Care should be taken in the concurrent use of drugs containing potassium and other drugs with a potential to induce hyperkalaemia, such as:

potassium-sparing diuretics such as spironolactone, triamterene

ACE inhibitors

AT1-receptor antagonists

non-steroidal anti-inflammatory agents

cyclosporine. tacrolimus

suxamethonium aliskiren

The concomitant administration of potassium-containing solutions and these drugs may lead to severe hyperkalaemia, which may in turn lead to cardiac arrhythmia.

Drugs leading to a decrease of the serum potassium level

ACTH, corticosteroids, amphotericin B and loop diuretics can increase the renal elimination of potassium.

Medicinal products causing sodium retention

The concomitant use of sodium-retaining drugs (e.g. corticosteroids, non-steriodal anti-inflammatory agents) may lead to oedema.

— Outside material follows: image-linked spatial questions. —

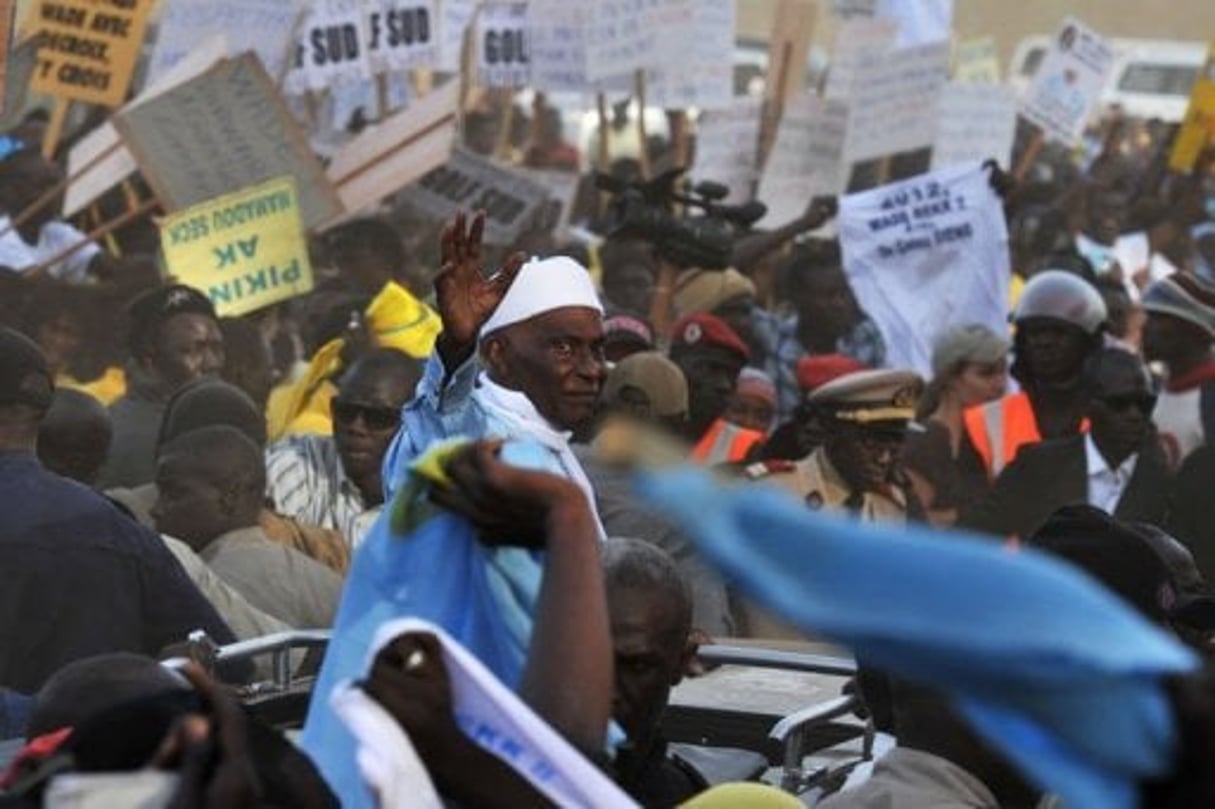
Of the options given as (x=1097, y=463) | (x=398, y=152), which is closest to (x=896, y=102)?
(x=398, y=152)

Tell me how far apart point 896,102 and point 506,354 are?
9.78 m

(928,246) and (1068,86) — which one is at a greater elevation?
(928,246)

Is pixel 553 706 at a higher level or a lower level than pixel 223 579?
higher

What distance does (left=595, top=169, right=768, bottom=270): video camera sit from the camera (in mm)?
11867

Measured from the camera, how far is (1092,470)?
9.91 metres

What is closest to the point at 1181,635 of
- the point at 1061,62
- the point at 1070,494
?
the point at 1070,494

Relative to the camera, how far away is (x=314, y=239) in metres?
15.2

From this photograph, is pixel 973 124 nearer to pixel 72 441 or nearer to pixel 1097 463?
pixel 1097 463

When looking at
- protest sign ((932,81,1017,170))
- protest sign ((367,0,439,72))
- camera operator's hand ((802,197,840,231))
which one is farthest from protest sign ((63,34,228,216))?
protest sign ((932,81,1017,170))

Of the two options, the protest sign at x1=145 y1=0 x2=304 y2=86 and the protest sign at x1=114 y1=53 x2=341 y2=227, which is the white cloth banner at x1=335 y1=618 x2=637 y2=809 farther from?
the protest sign at x1=145 y1=0 x2=304 y2=86

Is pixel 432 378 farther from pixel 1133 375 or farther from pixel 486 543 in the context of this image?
pixel 1133 375

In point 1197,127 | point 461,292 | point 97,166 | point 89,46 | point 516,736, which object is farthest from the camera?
point 1197,127

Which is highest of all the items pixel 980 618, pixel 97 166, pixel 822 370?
pixel 980 618

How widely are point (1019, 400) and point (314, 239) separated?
5.50 m
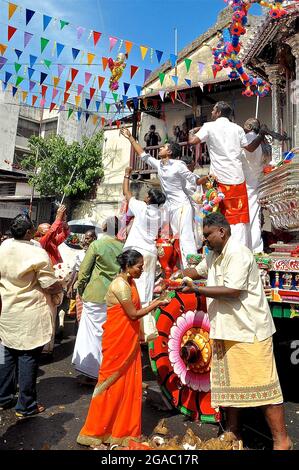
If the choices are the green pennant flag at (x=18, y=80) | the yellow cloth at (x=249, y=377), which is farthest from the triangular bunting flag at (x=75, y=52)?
the yellow cloth at (x=249, y=377)

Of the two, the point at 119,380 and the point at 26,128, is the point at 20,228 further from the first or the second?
the point at 26,128

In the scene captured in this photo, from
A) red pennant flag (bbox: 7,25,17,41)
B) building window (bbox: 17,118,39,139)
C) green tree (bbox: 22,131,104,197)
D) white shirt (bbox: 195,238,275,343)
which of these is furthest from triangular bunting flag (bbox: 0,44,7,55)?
building window (bbox: 17,118,39,139)

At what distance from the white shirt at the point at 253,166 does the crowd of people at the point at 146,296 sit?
1 cm

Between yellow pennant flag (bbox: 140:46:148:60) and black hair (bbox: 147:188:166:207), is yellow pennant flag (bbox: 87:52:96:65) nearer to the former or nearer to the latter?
yellow pennant flag (bbox: 140:46:148:60)

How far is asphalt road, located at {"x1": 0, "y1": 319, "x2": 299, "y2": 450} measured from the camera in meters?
3.22

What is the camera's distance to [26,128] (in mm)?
24578

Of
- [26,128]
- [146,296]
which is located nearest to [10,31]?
[146,296]

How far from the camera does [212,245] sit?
2961 mm

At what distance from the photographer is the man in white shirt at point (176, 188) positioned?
512 cm

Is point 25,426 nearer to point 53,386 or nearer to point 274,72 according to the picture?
point 53,386

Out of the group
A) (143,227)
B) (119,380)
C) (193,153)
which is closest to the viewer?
(119,380)

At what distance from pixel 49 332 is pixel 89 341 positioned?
962 millimetres

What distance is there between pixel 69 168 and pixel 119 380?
1691 cm

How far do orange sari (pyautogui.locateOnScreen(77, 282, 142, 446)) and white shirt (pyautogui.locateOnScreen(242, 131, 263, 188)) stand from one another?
2.78 metres
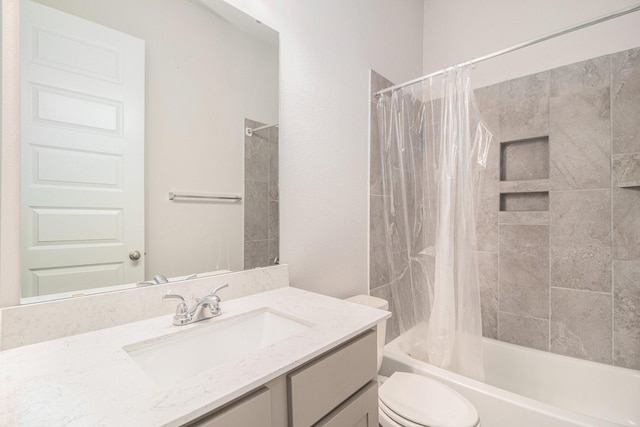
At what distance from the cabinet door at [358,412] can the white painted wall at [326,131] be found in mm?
603

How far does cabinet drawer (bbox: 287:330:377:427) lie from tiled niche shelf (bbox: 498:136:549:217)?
5.23 ft

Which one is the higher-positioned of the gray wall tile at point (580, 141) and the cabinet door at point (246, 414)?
the gray wall tile at point (580, 141)

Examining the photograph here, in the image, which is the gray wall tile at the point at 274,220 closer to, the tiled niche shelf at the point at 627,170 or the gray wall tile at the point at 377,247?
the gray wall tile at the point at 377,247

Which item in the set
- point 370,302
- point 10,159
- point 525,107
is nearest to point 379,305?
point 370,302

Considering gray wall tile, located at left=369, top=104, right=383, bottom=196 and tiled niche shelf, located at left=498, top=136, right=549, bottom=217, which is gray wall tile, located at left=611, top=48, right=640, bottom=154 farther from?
gray wall tile, located at left=369, top=104, right=383, bottom=196

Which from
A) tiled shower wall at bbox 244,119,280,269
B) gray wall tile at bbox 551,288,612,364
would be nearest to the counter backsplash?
tiled shower wall at bbox 244,119,280,269

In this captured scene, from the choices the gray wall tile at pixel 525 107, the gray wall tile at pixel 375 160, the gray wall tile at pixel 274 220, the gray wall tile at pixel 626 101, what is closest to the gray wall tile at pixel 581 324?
the gray wall tile at pixel 626 101

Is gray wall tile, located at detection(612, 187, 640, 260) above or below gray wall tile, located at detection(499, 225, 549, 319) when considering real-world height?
above

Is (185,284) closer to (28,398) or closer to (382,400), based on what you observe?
(28,398)

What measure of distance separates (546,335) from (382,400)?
135 cm

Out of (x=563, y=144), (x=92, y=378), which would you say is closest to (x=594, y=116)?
(x=563, y=144)

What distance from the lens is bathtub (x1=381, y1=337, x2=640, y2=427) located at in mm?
1195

4.6 Fertility, pregnancy and lactation

Pregnancy

There are no or limited amount of data from the use of Potassium Chloride 2.98% w/v and Sodium Chloride 0.9% w/v in pregnant women.

Animal studies are insufficient with respect to reproductive toxicity (see section 5.3). However, as all components of Potassium Chloride 2.98% w/v and Sodium Chloride 0.9% w/v are naturally present in the body and their biochemical properties are well known, no toxic effects in relation to pregnancy are to be expected.

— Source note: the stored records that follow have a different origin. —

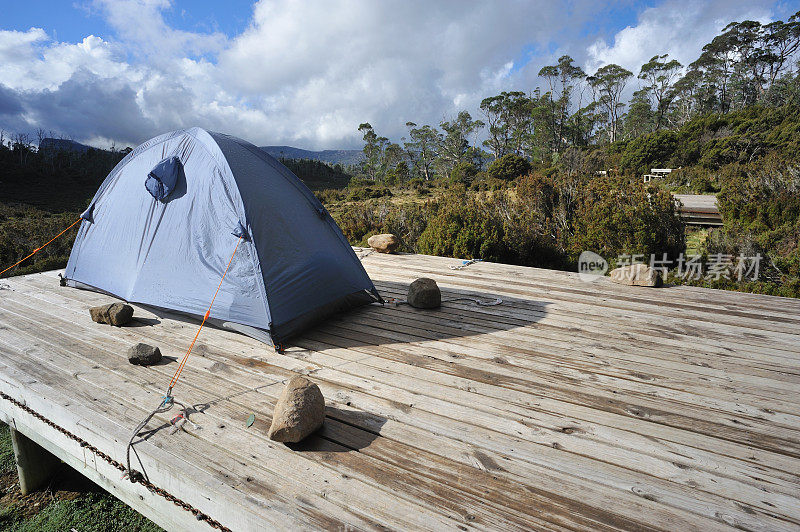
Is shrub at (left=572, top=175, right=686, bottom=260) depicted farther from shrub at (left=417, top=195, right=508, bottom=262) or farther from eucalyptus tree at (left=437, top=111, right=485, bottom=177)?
eucalyptus tree at (left=437, top=111, right=485, bottom=177)

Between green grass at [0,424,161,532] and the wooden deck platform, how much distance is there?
2.23 ft

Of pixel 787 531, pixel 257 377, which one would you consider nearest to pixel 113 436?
pixel 257 377

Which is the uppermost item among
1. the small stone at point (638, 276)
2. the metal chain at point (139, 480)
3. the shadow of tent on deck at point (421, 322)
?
the small stone at point (638, 276)

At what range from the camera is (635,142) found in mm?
28656

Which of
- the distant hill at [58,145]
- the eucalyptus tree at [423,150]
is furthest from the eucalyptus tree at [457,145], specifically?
the distant hill at [58,145]

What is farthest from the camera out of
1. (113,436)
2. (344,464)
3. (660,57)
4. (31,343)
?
(660,57)

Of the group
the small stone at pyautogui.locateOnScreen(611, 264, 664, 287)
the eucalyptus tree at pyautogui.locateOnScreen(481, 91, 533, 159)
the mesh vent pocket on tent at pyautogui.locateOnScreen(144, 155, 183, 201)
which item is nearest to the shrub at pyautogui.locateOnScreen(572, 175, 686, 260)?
the small stone at pyautogui.locateOnScreen(611, 264, 664, 287)

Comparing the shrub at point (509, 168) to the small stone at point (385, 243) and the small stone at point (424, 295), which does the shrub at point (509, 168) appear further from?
the small stone at point (424, 295)

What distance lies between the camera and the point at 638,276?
4766 mm

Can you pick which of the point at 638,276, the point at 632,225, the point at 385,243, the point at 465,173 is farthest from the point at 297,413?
the point at 465,173

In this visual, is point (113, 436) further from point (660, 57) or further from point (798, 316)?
point (660, 57)

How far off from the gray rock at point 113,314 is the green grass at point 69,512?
4.03ft

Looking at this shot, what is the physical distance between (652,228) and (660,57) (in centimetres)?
4705

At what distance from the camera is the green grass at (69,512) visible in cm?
272
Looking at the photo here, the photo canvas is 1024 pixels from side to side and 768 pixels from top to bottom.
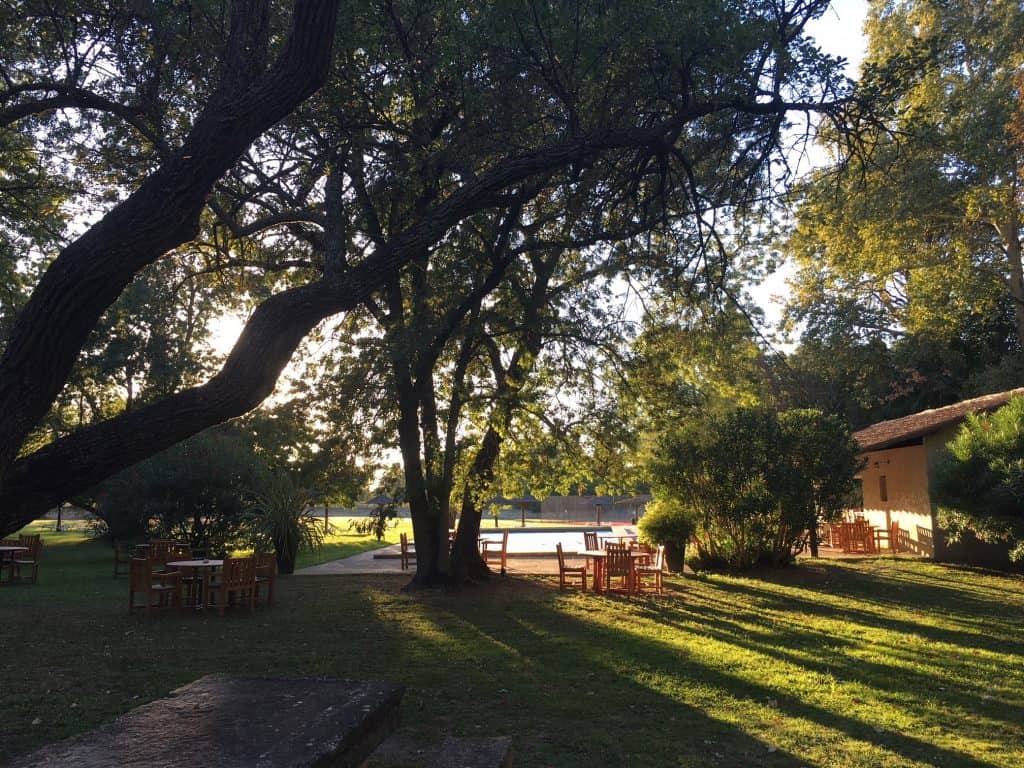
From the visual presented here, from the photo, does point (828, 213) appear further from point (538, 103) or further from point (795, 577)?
point (795, 577)

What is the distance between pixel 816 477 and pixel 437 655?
1027cm

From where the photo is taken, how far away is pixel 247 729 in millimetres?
3449

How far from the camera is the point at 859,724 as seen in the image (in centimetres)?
602

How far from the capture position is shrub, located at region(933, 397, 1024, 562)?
1375 centimetres

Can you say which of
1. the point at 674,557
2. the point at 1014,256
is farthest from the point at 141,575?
the point at 1014,256

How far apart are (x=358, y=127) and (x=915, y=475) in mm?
17695

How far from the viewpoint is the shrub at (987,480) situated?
13750 millimetres

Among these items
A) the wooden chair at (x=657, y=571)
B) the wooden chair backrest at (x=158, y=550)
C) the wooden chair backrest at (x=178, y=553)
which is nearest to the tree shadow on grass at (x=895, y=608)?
the wooden chair at (x=657, y=571)

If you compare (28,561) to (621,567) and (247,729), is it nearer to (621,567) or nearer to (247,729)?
(621,567)

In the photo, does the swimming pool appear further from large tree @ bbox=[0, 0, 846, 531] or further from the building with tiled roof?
large tree @ bbox=[0, 0, 846, 531]

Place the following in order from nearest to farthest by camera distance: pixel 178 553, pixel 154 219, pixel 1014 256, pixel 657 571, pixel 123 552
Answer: pixel 154 219, pixel 657 571, pixel 178 553, pixel 123 552, pixel 1014 256

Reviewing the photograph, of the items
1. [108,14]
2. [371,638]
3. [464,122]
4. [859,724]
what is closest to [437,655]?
[371,638]

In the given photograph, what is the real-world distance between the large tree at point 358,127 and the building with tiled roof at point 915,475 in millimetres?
11385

Caution should be exercised when prescribing this medicine to pregnant women. The products should be used only when clearly needed and after careful weighing out expected benefits against possible risks.

Caution should be exercised in the presence of pre-eclampsia (see section 4.4).

Breast-feeding

There are no or limited amount of data from the use of potassium chloride and sodium chloride in lactating women. However, as all components of this medicinal product are naturally present in the body and their biochemical properties are well known, no toxic effects in relation to lactation are to be expected.

Potassium Chloride 2.98% w/v and Sodium Chloride 0.9% w/v can be used during breastfeeding if clinically needed.

Fertility

No data available.

4.7 Effects on ability to drive and use machines

Potassium Chloride 2.98% w/v and Sodium Chloride 0.9% w/v has no or negligible influence on the ability to drive and use machines.

4.8 Undesirable effects

Summary of the safety profile

Adverse reactions which may occur are related to the potassium content of the solution.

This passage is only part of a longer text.